Statistically significant positive changes in eating behaviors occurred for each group from baseline to posttest (phone: +7.3; small group: +3.3; self-study: +4.7) (Tables 3 & 4). The phone and small group conditions continued to improve their eating behaviors from posttest to follow-up (phone: +1.2; small group: +.9) (Table 3) but at nonsignificant levels (Table 4). Statistically significant differences occurred between the phone and small groups from baseline to posttest (Table 5) and between the phone and self-study group during the same period. A somewhat similar pattern occurred with percent calories from fat. All groups decreased their percent calories from fat from baseline to posttest (phone: −3.1; small group: −1.5; self-study: −2.0) (Table 3); all at statistically significant levels (Table 4). However, from posttest to follow-up, the phone group increased (+1.2) while the small group and self-study groups decreased slightly (small group: −.2; self-study: −.5). Significant between group differences occurred between phone and small group baseline to posttest and posttest to follow-up and between phone and self-study from posttest to follow-up (Table 5).

Discussion

Overall, all three intervention conditions had a positive impact on employee weight and BMI over the course of the study. The phone condition was the most effective with significant between group differences on a variety of outcomes occurring between the phone and self-study group and phone and small group. Although the small group fared better overall than the self-study group on almost every measure, none of these differences were statistically significant. What was most encouraging was the magnitude of change, with 40% of the phone group and one-third of the small group losing more than 5% of their body weight over a year period. This overall weight loss was comparable to other worksite studies adapting DPP both of which had higher levels of intensity (12 sessions vs 8).7,20

One factor that may have impacted the magnitude of the outcomes was the context of the health promotion program at each site. The self-study group site had a very minimal employee wellness program in place at the beginning of the study. Very few health promotion activities were offered to employees and participation in these activities was low.
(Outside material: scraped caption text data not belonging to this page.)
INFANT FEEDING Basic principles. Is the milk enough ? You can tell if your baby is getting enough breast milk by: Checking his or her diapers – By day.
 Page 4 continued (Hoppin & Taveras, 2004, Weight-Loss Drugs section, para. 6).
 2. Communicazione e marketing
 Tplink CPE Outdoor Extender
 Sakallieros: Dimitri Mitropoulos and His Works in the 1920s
As a result, employees were eager to participate in a convenient and well-designed program that could help them manage their weight. On the other hand, the small group site was at the opposite end of the spectrum. This site offered its employees a sophisticated wellness program with multiple program options offered that had been offered over a number of years with an advanced incentive plan tied to participation. It was a high level program. The phone group site was basically in between the other sites in terms of wellness programming, with a few activities ongoing over a number of years. This may have impacted the study as there were a number of employees ready to change at one site (self-study), while at another (small group) employees were more resistant to change or had not been successful in previous attempts, a tougher group to change overall.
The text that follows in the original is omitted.